• _Entries shown_
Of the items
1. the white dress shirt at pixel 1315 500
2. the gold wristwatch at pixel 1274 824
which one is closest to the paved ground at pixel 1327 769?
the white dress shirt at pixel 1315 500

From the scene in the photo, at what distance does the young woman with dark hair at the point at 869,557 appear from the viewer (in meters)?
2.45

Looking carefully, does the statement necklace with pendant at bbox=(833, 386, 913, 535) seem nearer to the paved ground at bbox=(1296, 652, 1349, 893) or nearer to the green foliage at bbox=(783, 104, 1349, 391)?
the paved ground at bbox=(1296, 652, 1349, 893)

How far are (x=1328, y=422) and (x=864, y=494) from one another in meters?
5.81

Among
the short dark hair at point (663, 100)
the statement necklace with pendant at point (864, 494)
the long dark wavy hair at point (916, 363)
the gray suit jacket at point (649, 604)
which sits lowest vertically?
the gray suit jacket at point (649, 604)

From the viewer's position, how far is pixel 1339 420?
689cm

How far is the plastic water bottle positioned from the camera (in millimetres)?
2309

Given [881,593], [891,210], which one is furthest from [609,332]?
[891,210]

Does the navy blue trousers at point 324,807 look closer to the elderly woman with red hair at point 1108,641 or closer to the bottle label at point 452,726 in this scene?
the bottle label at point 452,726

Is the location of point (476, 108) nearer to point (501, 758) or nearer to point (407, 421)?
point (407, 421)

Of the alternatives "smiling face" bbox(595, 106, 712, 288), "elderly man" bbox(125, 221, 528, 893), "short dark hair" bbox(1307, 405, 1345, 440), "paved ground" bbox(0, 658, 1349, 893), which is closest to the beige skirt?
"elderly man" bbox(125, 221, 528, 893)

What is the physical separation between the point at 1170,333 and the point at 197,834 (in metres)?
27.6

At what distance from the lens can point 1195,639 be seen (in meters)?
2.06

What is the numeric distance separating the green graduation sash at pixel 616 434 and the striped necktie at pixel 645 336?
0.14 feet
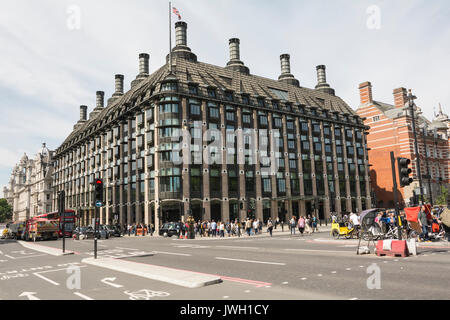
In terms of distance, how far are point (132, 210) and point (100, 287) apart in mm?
47557

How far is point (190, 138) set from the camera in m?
48.5

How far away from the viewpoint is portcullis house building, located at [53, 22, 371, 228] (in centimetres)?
4834

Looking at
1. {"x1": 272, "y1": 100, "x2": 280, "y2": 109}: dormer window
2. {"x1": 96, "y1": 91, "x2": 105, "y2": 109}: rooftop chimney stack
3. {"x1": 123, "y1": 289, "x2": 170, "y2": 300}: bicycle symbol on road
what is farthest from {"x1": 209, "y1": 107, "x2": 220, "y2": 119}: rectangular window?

• _Instructions for the task_
Your job is to transcribe the entries above exactly; skip the pictures.

• _Solution for this exercise_
Of the items
1. the white dress shirt at pixel 1315 500
2. the gold wristwatch at pixel 1274 824
which one is closest to the paved ground at pixel 1327 769?
the white dress shirt at pixel 1315 500

From the scene in the photo, at what distance does the young woman with dark hair at the point at 869,557 appear from the viewer (in meters)?
2.45

Looking carefully, does the statement necklace with pendant at bbox=(833, 386, 913, 535) seem nearer to the paved ground at bbox=(1296, 652, 1349, 893) or nearer to the green foliage at bbox=(783, 104, 1349, 391)?
the paved ground at bbox=(1296, 652, 1349, 893)

How far are (x=1328, y=422) and (x=864, y=494) from one another in meters?
5.81

Among
the short dark hair at point (663, 100)
the statement necklace with pendant at point (864, 494)
the long dark wavy hair at point (916, 363)
the gray suit jacket at point (649, 604)
which sits lowest vertically?
the gray suit jacket at point (649, 604)

From the viewer's position, how far is pixel 1339 420?
689cm

How far is the plastic water bottle positioned from the camera (in millimetres)?
2309

Given [881,593], [891,210], which one is furthest from [609,332]?
[891,210]

Does the navy blue trousers at point 324,807 look closer to the elderly woman with red hair at point 1108,641 or closer to the bottle label at point 452,726 in this scene?
the bottle label at point 452,726

Is the location of point (476, 108) nearer to point (501, 758) or nearer to point (407, 421)?
point (407, 421)

Of the alternatives "smiling face" bbox(595, 106, 712, 288), "elderly man" bbox(125, 221, 528, 893), "short dark hair" bbox(1307, 405, 1345, 440), "paved ground" bbox(0, 658, 1349, 893), which is closest to the beige skirt?
"elderly man" bbox(125, 221, 528, 893)

What is the physical separation between the point at 1170,333 and the point at 197,834 (in metres)?
27.6

At what distance from the lens can point 1195,639 be seen (in meters)?
2.06

What is the numeric distance separating the green graduation sash at pixel 616 434 and the striped necktie at pixel 645 336?
0.14 feet
In terms of distance, how far are point (132, 210) and point (100, 287) apart in mm?
47557

How far is point (190, 138) set from the camera in m?
48.5

How far away from the viewpoint is portcullis house building, located at [53, 22, 371, 228] (in centimetres)?
4834

Looking at
1. {"x1": 272, "y1": 100, "x2": 280, "y2": 109}: dormer window
2. {"x1": 96, "y1": 91, "x2": 105, "y2": 109}: rooftop chimney stack
3. {"x1": 123, "y1": 289, "x2": 170, "y2": 300}: bicycle symbol on road
what is farthest from {"x1": 209, "y1": 107, "x2": 220, "y2": 119}: rectangular window?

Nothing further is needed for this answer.